Nakayama's lemma in Theorem 8.17 of Chapter II in Hartshorne

Question

Theorem 8.17 of Chapter II in Hartshorne's Algebraic Geometry states the following:

Theorem. Let $X$ be a nonsingular variety over $k$. Let $Y \subseteq X$ be an irreducible closed subscheme defined by a sheaf of ideals $\mathscr{I}$. Then $Y$ is nonsingular if and only if

1. $\Omega_{Y/k}$ is locally free, and
2. the sequence of (8.12) is exact on the left also, that is, $$0 \longrightarrow \mathscr{I}/\mathscr{I}^2 \overset{\delta}{\longrightarrow} \Omega_{X/k} \otimes \mathscr{O}_Y \longrightarrow \Omega_{Y/k} \longrightarrow 0$$ is a short exact sequence.

Furthermore, in this case, $\mathscr{I}$ is locally generated by $r = \operatorname{codim}(Y,X)$ elements, and $\mathscr{I}/\mathscr{I}^2$ is a locally free sheaf of rank $r$ on $Y$.

In the direction $\Leftarrow$, Hartshorne proceeds as follows. Using (1), $\Omega_{Y/k}$ is locally free with $\operatorname{rank} \Omega_{Y/k} = q$, and so it suffices by Thm. 8.15 to show that $q = \dim Y$. We already know by Thm. 8.15 that $\Omega_{X/k}$ is locally free with $\operatorname{rank} \Omega_{X/k} = n = \dim X$, and so (2) implies that $\mathscr{I}/\mathscr{I}^2$ is also locally free of rank $n-q$.

My question is as follows: Why does Nakayama's lemma imply that $\mathscr{I}$ can be locally generated by $n-q$ elements?

Answer 1

There are a lot of equivalent ways to formulate the Nakayama's lemma, I don't know the one you are familiar with. One of the most quoted version is the following

Nakayama's lemma:Let $R$ be a commutative ring with unity and let $J(R)$ be its Jacobson radical (i.e. the intersection of all maximal ideals of R). If $M$ is a finitely generated $R$-module such that $J(R)M=M$, then $M=0$.

Usually, Nakayama's lemma is used in the context of local rings $R$ with maximal ideal $m$. In this case the Jacobson radical is just $m$, so that the Nakayama's lemma tells us that if $M$ is a finitely generated $R$-module s.t. $mM=M$, then $M=0$.

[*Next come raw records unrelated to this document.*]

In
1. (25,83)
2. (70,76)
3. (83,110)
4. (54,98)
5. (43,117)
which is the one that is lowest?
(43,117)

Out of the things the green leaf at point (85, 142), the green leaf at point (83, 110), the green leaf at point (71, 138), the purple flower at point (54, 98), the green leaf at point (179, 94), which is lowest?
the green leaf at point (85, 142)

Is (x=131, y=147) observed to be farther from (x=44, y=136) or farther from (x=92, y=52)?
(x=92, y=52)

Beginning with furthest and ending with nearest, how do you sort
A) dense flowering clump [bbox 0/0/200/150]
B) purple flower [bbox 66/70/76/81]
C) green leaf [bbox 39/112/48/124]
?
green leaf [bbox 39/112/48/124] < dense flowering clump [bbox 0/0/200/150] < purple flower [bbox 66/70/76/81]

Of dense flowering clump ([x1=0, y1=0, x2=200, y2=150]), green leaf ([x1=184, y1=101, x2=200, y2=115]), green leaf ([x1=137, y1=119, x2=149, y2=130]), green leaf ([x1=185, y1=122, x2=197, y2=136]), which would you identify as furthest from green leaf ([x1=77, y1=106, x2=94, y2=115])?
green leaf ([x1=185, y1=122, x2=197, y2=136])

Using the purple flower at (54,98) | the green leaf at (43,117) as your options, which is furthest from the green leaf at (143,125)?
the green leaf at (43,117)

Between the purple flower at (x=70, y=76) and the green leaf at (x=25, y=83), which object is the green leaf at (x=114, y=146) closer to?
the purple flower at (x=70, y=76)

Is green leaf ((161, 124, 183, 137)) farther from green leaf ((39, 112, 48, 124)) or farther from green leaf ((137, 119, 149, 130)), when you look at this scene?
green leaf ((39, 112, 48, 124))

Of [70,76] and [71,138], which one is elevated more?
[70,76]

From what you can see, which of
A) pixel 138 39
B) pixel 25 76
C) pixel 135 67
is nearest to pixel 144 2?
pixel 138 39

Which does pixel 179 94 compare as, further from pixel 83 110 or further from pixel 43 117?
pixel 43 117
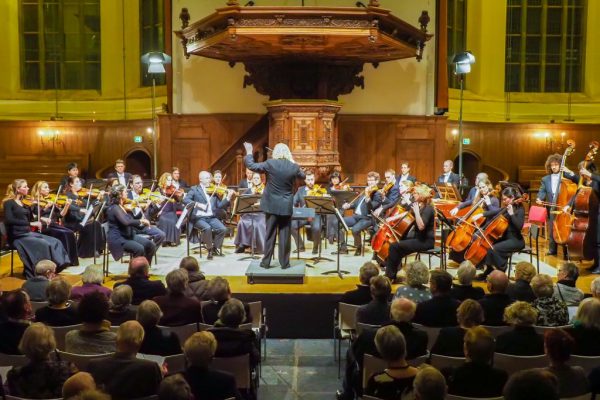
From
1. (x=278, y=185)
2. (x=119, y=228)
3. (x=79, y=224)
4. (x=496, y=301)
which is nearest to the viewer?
(x=496, y=301)

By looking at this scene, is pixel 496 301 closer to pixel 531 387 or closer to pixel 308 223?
pixel 531 387

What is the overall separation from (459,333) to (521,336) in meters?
0.45

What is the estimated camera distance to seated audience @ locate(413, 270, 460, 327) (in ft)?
20.9

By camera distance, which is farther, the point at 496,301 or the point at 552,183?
the point at 552,183

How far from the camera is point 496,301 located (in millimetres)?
6551

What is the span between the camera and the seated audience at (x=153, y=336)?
5.62 meters

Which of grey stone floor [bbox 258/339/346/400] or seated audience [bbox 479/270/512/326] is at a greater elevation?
seated audience [bbox 479/270/512/326]

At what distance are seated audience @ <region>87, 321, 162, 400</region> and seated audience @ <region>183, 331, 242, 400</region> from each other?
0.75 feet

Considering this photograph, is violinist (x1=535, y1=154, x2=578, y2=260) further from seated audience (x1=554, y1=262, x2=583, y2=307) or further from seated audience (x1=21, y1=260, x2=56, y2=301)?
seated audience (x1=21, y1=260, x2=56, y2=301)

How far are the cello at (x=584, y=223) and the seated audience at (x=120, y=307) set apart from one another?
6.51m

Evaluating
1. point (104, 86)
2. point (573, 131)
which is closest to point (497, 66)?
point (573, 131)

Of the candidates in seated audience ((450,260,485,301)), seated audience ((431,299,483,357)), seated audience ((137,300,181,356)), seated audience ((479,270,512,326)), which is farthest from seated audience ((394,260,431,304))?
seated audience ((137,300,181,356))

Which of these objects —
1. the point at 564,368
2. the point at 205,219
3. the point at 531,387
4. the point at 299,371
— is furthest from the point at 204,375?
the point at 205,219

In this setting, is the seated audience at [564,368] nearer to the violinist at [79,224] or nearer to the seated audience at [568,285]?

Now, suppose that $N\subset M$ is a submodule, and suppose moreover that $N+mM=M$. This implies that $m\cdot M/N=M/N$. We can apply Nakayama's lemma in this situation by taking as $R$-module $M/N$, obtaining that $M/N=0$ or, in other terms, $N=M$. So far we have deduced the following equivalent version of the Nakayama's lemma, that we are going to use to answer your question:

Nakayama's lemma (2): Let $R$ be a local ring with maximal ideal $m$ and let $M$ be a finitely generated $R$-module. If $N\subset M$ is an $R$-submodule s.t. $N+mM=M$, then $N=M$.

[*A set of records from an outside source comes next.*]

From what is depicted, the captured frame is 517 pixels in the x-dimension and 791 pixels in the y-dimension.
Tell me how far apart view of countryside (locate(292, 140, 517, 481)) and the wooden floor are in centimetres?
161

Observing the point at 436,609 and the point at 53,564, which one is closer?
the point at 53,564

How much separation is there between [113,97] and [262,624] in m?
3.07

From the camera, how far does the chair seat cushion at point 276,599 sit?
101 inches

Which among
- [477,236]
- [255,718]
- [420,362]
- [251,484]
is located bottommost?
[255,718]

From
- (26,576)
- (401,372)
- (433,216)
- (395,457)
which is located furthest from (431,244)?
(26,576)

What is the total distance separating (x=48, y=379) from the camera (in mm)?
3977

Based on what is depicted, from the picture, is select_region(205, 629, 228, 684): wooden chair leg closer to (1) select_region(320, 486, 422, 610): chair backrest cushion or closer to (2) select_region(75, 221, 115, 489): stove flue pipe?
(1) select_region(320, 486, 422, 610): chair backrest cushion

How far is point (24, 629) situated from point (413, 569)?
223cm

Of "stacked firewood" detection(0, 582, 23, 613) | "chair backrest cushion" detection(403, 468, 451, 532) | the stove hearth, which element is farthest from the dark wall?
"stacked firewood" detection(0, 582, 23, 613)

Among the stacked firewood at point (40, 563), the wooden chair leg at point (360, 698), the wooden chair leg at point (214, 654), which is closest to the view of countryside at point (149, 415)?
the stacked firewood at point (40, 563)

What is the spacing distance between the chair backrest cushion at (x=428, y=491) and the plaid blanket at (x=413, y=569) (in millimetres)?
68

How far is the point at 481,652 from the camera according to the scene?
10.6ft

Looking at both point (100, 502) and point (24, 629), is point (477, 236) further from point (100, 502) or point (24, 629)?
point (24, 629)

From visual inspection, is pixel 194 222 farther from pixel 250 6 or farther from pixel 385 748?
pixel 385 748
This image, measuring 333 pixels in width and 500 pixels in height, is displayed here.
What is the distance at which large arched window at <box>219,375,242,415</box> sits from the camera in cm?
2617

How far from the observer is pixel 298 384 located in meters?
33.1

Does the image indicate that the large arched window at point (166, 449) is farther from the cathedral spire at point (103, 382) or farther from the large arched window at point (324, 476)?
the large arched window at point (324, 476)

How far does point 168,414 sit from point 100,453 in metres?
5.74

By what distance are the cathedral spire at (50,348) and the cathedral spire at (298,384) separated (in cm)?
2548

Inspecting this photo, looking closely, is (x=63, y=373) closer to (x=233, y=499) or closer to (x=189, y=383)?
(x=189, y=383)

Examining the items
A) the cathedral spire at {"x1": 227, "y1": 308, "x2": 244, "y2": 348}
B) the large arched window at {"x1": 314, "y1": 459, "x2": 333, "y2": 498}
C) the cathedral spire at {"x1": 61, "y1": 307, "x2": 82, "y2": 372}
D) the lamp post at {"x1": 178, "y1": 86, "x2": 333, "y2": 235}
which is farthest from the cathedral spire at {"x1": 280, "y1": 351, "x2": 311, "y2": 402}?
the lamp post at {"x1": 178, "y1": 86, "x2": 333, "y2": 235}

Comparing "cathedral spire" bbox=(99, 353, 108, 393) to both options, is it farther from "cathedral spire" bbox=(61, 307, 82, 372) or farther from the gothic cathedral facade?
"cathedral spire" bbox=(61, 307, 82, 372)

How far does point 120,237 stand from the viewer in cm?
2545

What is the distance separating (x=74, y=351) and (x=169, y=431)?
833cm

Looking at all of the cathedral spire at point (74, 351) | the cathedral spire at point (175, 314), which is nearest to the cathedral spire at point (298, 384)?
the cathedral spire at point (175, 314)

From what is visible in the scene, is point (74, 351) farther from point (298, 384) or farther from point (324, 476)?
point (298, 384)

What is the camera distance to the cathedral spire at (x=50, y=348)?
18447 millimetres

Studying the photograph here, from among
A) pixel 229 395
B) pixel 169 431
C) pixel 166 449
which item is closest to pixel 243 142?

The statement we want to prove is clearly local, so we can suppose that $X=Spec(R)$ is affine and the sheaf of ideals $\mathcal{I}$ is the sheafification of a prime ideal $p\subset R$: let me remark that we know that the associated ideal is prime because by hypothesis $Y$ is irreducible, and we already deduced that is non-singular, thus reduced.

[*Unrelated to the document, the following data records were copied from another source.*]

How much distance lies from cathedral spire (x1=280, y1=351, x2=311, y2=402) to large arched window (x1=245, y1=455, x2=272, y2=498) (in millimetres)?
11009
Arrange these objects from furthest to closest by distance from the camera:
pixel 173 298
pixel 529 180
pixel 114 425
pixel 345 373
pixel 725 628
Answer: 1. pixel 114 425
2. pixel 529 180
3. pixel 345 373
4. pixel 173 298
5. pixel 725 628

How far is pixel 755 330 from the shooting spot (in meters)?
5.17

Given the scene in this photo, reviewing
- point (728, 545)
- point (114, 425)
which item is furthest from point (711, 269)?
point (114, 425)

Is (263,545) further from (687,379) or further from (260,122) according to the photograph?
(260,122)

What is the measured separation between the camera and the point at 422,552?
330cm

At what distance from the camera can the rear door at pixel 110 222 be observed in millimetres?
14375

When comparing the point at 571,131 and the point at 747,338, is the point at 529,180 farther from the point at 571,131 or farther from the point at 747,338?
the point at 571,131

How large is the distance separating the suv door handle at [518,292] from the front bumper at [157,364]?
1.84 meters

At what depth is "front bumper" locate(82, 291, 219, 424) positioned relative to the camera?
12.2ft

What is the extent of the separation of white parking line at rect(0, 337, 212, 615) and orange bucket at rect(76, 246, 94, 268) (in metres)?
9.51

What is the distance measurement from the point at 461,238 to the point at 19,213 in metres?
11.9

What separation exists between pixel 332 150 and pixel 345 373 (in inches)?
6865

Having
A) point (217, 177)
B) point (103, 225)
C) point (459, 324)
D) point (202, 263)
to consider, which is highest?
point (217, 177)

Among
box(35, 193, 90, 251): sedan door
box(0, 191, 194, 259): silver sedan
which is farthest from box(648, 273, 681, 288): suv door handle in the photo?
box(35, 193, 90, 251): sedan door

So, we know that $p/p^2$ is locally generated by $n-q$ elements as $R/p$-module and we want to prove that $p$ is locally generated by $n-q$ elements as $R$-module. It's equivalent to prove that, for $m\subset R$ a maximal ideal, if $p\subset R_m$ is a prime ideal such that $p/p^2$ is generated by $n-q$ elements, then $p$ is generated by $n-q$ elements.

Let $q\subset p$ be the subideal generated by the liftings of the generators of $p/p^2$. We want to prove that $p=q$. By hypothesis, $q+p^2=p$. Observe that this implies that $q+mp=p$, because $$ p=q+p^2\subset q+mp \subset p $$ where we used the fact that in $R_m$ we have $p\subset m$. By Nakayama's lemma (2), we obtain that $p=q$, and we're done.